L’orchestra ha raggiunto la stagione numero 79, con un cartellone che andrà avanti fino a maggio (l’elenco completo dei concerti e i biglietti sono sul sito ipomeriggi.it). La cronaca è quella di un successo, testimoniato dalle cifre prima che dalle sensazioni, dal panorama di una sala spesso piena: gli abbonati, rispetto a un anno fa, sono aumentati del 40 per cento. È l’allungarsi di quella scia che ha obbligato a un tradimento del proprio certificato di battesimo: i Pomeriggi si chiamano così perché si svolgono di sabato e finiscono in tempo per andare presto a cena; oggi, accanto all’appuntamento canonico, c’è quello del giovedì sera. Si sconfina nel calendario: non si lascia, si raddoppia. «E poi la musica non ha necessità di collocazione, non ha il suo istante giusto o più adatto. È bellezza esprimibile in ogni momento». La stagione in corso ha un nome, «Strumenti dell’anima», che abbraccia un orizzonte di significato: «In una città caotica come Milano, pianoforte, flauto, arpa e affini sono un’isola verde, un abbandono condiviso, il privilegio di un allontanamento. Una dedica a sé stessi».

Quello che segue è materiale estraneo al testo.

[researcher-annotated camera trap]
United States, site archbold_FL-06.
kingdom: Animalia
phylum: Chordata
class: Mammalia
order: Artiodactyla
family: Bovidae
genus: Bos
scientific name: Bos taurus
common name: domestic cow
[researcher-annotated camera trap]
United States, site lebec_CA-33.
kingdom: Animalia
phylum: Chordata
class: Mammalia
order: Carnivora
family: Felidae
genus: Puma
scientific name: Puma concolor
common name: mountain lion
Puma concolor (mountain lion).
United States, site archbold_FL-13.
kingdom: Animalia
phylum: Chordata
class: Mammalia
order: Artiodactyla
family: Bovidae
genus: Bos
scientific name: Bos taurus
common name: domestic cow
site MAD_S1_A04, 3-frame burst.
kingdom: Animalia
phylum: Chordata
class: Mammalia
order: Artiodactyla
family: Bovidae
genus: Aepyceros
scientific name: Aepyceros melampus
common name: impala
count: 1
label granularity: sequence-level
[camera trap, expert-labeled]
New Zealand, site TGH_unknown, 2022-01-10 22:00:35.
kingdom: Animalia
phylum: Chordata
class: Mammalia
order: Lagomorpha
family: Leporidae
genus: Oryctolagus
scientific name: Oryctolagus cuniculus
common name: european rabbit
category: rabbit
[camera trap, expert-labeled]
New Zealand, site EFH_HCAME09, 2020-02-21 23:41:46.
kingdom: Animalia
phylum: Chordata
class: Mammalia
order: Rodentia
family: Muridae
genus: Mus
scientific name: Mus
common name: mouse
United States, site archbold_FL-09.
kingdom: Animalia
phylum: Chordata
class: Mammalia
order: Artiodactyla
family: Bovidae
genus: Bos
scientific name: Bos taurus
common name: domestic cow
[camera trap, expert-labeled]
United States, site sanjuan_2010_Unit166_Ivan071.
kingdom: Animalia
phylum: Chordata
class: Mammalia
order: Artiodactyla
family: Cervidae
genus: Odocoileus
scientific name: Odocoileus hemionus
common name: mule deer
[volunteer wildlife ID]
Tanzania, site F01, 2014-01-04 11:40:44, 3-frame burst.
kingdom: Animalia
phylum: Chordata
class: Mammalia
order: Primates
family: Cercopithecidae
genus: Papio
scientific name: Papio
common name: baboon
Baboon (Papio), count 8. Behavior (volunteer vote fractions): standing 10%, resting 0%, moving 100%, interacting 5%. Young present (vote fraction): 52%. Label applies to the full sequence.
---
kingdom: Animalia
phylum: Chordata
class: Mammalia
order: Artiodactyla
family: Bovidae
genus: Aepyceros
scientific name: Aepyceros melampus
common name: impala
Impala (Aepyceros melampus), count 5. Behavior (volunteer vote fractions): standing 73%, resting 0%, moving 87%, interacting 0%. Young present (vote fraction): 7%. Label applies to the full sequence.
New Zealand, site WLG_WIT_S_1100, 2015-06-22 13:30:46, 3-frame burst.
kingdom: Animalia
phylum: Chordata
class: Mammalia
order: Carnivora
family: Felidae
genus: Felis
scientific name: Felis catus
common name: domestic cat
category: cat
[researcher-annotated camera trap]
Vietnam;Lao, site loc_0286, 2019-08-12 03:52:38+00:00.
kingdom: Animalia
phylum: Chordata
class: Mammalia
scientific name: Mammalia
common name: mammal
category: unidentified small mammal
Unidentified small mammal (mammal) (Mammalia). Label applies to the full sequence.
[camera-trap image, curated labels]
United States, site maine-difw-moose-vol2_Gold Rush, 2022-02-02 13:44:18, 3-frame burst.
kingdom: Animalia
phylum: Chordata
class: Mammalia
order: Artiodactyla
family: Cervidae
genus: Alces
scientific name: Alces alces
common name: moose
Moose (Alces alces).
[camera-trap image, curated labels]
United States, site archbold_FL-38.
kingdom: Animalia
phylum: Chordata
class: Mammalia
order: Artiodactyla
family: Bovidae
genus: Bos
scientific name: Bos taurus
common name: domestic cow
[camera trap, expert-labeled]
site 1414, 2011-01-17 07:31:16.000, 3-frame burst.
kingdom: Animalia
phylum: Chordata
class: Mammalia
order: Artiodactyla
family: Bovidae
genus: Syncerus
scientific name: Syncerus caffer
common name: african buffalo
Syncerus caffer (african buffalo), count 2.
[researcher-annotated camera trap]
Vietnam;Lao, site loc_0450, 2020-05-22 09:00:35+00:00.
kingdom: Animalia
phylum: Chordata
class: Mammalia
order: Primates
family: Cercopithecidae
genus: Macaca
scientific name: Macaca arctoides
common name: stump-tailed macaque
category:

Si accennava prima alle iniziative per i ragazzi, dai concerti per le scuole, con migliaia di studenti partecipanti, agli «Altri pomeriggi», la rassegna dedicata agli under 30, con una media di 70 presenze ad appuntamento, fino ai «Piccoli pomeriggi musicali», dove a esibirsi sono i giovanissimi dell’accademia di formazione orchestrale che ha sede presso il teatro. «Ne sono consapevole, mi rendo conto che siamo sulla soglia degli ottant’anni» dice a un tratto Salerno, prevedendo la domanda: «Questo progetto, però, non è mai stato un traguardo, ma un investimento per la continuità di un genere musicale che parla una lingua universale. È semplicità nella complessità: anche chi non riesce a decifrare grammaticalmente tutto il lavoro dietro una partitura, viene toccato al cuore». A livello pratico, l’obiettivo sarà allungare il tempo del teatro, non farlo coincidere solo con la durata del concerto. «Vorrei possa diventare uno spazio sociale d’incontro e approfondimento, un luogo dove soffermarsi e ritornare». Un’estensione di quanto viene già fatto con i ragazzi, invitati a prendere un aperitivo con i protagonisti che poi salgono sul podio. «Si accorcia una distanza, si scioglie una rigidità, si scalda l’apparente freddezza della musica classica». Che con queste premesse e promesse, avrà una sicura longevità. Un futuro roseo, anzi verde, comunque a colori.